• [To do]: Pull out each row below that contains the string "instances", copying every such row in full.

• [Provided data]:
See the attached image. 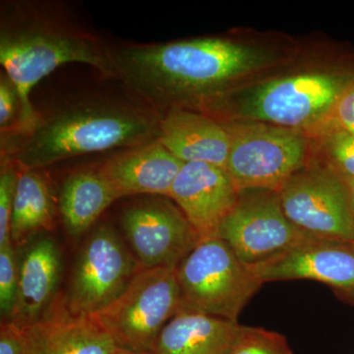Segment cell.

==

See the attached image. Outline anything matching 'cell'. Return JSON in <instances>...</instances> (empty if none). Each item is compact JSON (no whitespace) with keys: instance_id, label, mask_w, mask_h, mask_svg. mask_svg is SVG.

...

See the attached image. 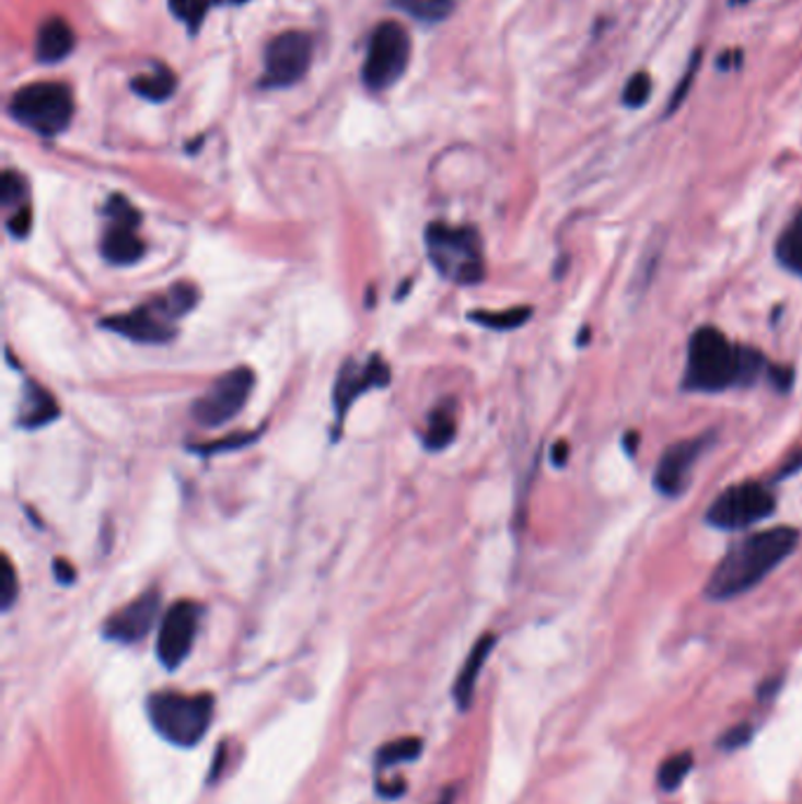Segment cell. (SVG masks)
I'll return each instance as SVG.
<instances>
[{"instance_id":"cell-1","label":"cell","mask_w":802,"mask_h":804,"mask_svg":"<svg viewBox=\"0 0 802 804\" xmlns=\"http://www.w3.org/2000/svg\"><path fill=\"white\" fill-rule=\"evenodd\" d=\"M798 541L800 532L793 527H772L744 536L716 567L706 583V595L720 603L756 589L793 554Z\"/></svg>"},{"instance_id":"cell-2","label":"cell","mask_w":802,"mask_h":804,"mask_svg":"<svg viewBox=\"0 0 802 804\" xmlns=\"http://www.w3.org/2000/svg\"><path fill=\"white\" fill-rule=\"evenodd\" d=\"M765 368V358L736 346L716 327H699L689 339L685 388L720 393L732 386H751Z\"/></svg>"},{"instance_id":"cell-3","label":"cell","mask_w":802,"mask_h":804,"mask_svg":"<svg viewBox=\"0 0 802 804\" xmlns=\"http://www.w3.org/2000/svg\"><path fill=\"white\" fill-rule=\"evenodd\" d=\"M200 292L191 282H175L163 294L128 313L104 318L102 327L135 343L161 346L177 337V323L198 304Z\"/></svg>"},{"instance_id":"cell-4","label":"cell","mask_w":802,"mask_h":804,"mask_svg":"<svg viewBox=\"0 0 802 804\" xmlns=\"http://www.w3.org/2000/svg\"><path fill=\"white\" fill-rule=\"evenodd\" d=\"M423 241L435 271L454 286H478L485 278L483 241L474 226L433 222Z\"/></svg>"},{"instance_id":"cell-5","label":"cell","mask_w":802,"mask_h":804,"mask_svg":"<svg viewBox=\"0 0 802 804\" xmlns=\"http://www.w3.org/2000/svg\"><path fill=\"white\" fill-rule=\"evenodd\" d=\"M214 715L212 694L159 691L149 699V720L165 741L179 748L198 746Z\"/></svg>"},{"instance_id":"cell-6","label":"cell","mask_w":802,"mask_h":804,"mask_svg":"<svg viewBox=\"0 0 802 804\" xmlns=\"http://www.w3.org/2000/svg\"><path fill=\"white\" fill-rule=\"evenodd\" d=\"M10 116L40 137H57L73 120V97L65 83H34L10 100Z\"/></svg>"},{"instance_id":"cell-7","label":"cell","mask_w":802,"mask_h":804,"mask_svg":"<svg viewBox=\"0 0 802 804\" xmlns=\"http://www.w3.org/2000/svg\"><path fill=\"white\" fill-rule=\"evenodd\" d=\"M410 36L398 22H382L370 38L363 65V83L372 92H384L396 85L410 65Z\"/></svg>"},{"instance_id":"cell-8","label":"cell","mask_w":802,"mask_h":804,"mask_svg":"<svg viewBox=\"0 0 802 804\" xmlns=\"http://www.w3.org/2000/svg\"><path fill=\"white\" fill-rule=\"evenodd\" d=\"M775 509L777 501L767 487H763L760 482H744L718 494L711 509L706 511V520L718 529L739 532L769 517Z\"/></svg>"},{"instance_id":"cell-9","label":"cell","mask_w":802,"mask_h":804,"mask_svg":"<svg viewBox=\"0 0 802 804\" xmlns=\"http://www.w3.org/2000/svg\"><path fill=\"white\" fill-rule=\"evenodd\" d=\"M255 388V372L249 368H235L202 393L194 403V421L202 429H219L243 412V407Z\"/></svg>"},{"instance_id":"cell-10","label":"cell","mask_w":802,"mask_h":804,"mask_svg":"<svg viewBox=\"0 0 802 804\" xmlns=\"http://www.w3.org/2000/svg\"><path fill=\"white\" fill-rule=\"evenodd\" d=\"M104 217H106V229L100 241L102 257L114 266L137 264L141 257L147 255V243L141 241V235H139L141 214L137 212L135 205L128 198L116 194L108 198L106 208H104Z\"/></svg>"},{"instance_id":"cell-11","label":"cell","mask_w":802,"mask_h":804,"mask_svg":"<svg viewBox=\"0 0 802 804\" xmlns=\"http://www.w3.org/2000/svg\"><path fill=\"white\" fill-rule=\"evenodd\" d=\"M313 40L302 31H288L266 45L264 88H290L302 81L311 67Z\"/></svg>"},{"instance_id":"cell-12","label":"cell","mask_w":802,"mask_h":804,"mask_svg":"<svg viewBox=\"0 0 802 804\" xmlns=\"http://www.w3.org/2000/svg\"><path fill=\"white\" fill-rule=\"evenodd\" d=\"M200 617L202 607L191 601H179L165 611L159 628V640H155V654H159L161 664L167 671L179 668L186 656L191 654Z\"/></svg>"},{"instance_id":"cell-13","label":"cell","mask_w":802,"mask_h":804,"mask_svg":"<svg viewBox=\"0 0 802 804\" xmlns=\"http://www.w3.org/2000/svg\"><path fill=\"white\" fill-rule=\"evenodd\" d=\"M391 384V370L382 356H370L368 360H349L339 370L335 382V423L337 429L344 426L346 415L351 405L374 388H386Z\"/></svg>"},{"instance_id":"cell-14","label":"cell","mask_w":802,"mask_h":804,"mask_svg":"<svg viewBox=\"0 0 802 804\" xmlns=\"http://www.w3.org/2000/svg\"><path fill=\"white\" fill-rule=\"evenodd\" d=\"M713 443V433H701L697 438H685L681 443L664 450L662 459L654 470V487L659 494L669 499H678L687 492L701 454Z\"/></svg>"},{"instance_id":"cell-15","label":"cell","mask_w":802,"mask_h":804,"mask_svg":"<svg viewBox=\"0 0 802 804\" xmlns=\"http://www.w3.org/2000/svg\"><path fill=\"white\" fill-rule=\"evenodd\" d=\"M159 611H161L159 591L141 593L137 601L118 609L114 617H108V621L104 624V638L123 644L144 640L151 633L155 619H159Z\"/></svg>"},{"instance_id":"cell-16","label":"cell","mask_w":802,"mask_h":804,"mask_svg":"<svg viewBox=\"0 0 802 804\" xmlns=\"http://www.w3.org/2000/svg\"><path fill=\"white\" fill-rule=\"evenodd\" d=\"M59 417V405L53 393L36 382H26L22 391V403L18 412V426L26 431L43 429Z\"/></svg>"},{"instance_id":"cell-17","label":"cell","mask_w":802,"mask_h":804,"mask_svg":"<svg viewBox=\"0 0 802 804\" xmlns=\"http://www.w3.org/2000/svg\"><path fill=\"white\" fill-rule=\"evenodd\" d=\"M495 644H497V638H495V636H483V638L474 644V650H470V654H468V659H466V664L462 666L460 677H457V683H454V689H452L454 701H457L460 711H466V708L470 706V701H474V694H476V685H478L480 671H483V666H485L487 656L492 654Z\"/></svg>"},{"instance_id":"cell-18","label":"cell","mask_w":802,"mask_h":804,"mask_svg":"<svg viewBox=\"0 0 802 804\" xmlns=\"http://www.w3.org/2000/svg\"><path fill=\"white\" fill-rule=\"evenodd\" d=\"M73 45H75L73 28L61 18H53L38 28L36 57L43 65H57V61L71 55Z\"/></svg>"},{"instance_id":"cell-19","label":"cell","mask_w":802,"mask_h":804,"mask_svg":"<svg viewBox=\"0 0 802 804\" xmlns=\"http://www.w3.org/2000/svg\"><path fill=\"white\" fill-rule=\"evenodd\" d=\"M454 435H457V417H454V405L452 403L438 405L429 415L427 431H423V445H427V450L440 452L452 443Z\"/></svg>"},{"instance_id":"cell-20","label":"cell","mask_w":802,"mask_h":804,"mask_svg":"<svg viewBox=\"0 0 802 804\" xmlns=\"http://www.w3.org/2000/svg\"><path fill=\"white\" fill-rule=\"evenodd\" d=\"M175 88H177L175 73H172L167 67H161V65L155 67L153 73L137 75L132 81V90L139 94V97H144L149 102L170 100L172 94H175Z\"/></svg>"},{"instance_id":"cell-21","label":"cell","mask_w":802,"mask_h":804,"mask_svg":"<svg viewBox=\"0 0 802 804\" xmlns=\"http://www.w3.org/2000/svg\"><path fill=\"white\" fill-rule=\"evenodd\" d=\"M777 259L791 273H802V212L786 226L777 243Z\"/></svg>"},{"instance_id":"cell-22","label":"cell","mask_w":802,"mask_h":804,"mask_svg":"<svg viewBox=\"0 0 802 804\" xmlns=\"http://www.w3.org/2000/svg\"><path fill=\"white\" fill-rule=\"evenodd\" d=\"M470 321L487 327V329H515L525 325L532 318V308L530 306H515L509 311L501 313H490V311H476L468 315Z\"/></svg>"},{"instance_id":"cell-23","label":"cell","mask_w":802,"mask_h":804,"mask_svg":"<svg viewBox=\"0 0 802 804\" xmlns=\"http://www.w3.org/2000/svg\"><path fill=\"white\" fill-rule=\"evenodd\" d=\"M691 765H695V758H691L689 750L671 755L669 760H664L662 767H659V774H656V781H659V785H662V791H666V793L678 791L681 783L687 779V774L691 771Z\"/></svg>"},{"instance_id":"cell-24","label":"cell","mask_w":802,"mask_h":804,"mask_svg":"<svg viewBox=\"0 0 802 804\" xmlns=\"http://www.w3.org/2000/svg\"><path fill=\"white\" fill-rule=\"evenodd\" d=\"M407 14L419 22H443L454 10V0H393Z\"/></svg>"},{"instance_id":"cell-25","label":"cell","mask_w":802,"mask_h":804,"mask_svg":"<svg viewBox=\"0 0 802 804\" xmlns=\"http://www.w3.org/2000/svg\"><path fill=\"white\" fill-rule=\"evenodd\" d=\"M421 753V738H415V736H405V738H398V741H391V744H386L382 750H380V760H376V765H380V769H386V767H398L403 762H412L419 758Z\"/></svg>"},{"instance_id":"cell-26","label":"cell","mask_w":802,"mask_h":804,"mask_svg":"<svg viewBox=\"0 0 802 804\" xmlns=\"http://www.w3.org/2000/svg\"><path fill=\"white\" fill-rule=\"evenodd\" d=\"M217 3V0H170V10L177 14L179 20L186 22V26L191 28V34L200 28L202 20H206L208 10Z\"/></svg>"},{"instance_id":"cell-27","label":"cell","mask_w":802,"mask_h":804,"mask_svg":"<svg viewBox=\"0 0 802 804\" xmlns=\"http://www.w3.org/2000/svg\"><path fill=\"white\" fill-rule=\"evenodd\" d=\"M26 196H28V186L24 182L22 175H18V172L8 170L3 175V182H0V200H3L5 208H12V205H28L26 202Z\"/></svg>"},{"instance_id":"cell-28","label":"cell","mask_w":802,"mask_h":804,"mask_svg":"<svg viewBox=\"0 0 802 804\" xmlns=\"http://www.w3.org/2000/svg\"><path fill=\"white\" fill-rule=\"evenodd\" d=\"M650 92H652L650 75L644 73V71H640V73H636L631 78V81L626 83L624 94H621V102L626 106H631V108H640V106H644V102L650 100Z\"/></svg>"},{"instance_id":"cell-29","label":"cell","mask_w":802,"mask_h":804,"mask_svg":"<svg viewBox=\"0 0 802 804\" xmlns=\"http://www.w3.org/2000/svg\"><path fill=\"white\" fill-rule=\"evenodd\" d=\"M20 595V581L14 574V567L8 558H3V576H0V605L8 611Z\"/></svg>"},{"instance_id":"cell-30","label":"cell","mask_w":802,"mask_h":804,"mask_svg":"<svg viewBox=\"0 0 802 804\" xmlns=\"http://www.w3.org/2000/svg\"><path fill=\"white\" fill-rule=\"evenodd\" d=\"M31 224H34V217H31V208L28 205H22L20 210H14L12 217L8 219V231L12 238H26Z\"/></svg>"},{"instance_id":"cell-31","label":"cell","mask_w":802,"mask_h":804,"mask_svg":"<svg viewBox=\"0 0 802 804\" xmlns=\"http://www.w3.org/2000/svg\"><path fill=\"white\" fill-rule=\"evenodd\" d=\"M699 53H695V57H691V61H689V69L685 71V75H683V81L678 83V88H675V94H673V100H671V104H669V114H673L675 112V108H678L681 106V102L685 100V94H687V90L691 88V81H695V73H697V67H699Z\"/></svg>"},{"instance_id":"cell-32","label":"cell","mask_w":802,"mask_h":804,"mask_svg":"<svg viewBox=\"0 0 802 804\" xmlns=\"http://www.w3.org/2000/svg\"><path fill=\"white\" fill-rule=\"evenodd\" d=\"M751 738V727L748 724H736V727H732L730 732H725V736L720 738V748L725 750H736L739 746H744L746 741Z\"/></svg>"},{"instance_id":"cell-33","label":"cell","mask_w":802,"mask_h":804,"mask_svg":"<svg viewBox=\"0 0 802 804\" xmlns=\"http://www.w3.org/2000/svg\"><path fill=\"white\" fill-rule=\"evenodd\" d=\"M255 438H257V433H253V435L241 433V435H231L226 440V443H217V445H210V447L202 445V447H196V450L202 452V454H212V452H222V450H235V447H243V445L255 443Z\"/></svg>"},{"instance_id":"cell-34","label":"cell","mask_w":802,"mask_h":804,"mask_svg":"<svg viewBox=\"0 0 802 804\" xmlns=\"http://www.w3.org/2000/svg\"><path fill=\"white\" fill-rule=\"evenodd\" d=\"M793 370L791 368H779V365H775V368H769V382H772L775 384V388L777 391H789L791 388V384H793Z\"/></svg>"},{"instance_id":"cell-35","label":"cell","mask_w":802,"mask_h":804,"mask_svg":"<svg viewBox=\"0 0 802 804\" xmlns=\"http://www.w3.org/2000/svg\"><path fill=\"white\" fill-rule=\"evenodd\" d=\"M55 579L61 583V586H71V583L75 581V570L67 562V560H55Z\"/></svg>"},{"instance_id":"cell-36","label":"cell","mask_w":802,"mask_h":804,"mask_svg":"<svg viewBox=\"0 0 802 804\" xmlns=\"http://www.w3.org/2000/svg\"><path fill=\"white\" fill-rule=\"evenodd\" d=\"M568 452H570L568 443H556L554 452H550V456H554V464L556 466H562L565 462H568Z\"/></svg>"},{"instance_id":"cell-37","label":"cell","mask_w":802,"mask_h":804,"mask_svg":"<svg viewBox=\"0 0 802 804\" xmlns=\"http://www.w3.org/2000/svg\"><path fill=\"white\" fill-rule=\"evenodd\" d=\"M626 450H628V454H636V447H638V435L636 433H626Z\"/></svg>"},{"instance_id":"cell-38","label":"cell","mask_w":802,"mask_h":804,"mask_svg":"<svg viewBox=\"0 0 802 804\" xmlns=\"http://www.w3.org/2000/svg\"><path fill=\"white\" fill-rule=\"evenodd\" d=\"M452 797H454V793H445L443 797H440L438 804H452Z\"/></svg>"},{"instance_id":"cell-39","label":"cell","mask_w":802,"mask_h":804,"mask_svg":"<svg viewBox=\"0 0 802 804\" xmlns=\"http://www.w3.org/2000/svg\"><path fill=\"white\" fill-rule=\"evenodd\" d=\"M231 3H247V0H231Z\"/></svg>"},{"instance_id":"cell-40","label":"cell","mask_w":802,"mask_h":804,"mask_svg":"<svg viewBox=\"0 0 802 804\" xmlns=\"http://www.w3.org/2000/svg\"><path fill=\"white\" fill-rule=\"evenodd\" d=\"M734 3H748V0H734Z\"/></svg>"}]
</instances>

• [Output of the exercise]:
See the attached image. Outline anything matching 'cell'. Return JSON in <instances>...</instances> (empty if none). Each item is compact JSON (no whitespace) with keys: instance_id, label, mask_w, mask_h, mask_svg. mask_svg is SVG.
<instances>
</instances>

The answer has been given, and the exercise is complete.